BEGIN
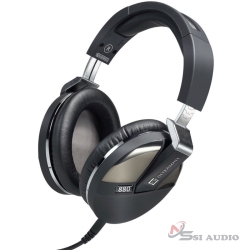 Ultrasone Performance 880 Tai Nghe Kiểm âm
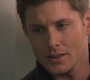 SPN_1248.jpg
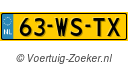 63WSTX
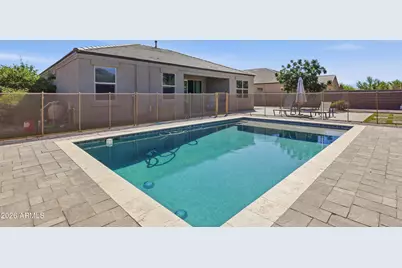 30558 W Clarendon Avenue, Buckeye, AZ 85396 - Photo 37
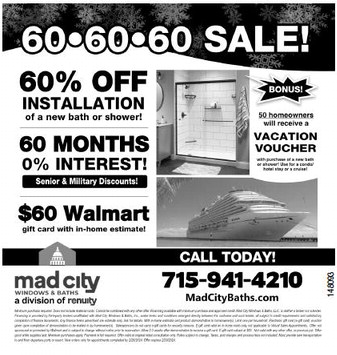 recordgleaner_20240221_trg-2024-02-21-a-015_art_4.xml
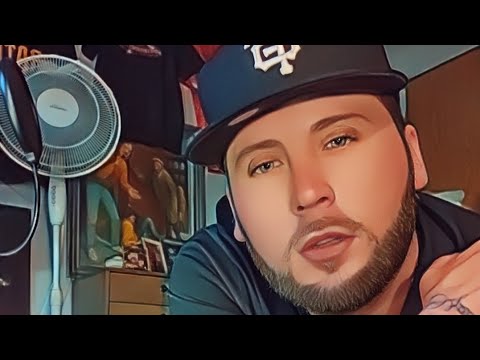 WaSabi Miagi Flow Freestyle By Coop #TenToezDowN #freestyle #rap #offthedome #rapincar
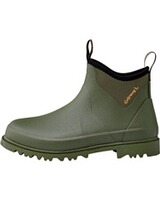 Damen Kurz-Gummistiefel Ascot II 6" 3mm, Gateway1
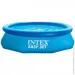  Intex Easy Set 30576  (28120)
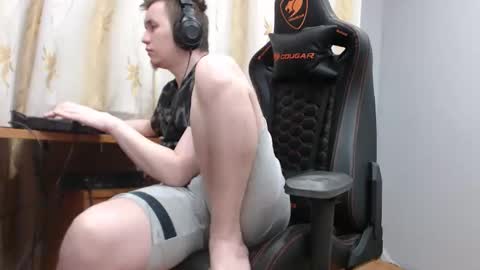 lord online show from 23, 11, 2025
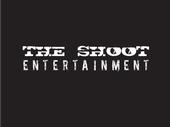 The Shoot Entertainment profile picture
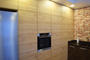 kitchen30-13.JPG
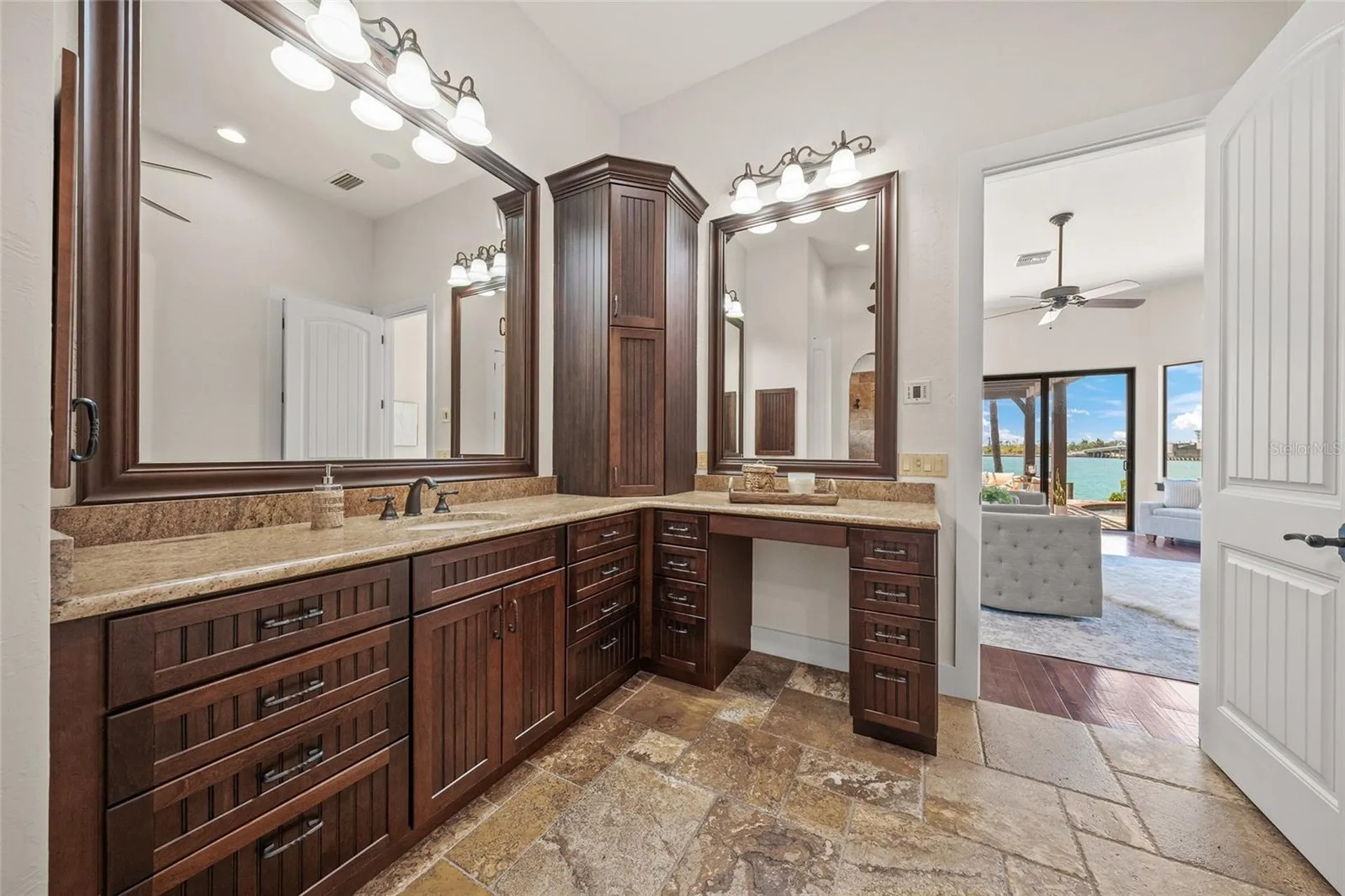 3576 San Remo Terrace Sarasota FL 34239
END
What the task asks.
Could you print the text of each entry above word for word, with no changes, and leave out the pictures?

Response.
 Ultrasone Performance 880 Tai Nghe Kiểm âm
 SPN_1248.jpg
 63WSTX
 30558 W Clarendon Avenue, Buckeye, AZ 85396 - Photo 37
 recordgleaner_20240221_trg-2024-02-21-a-015_art_4.xml
 WaSabi Miagi Flow Freestyle By Coop #TenToezDowN #freestyle #rap #offthedome #rapincar
 Damen Kurz-Gummistiefel Ascot II 6" 3mm, Gateway1
  Intex Easy Set 30576  (28120)
 lord online show from 23, 11, 2025
 The Shoot Entertainment profile picture
 kitchen30-13.JPG
 3576 San Remo Terrace Sarasota FL 34239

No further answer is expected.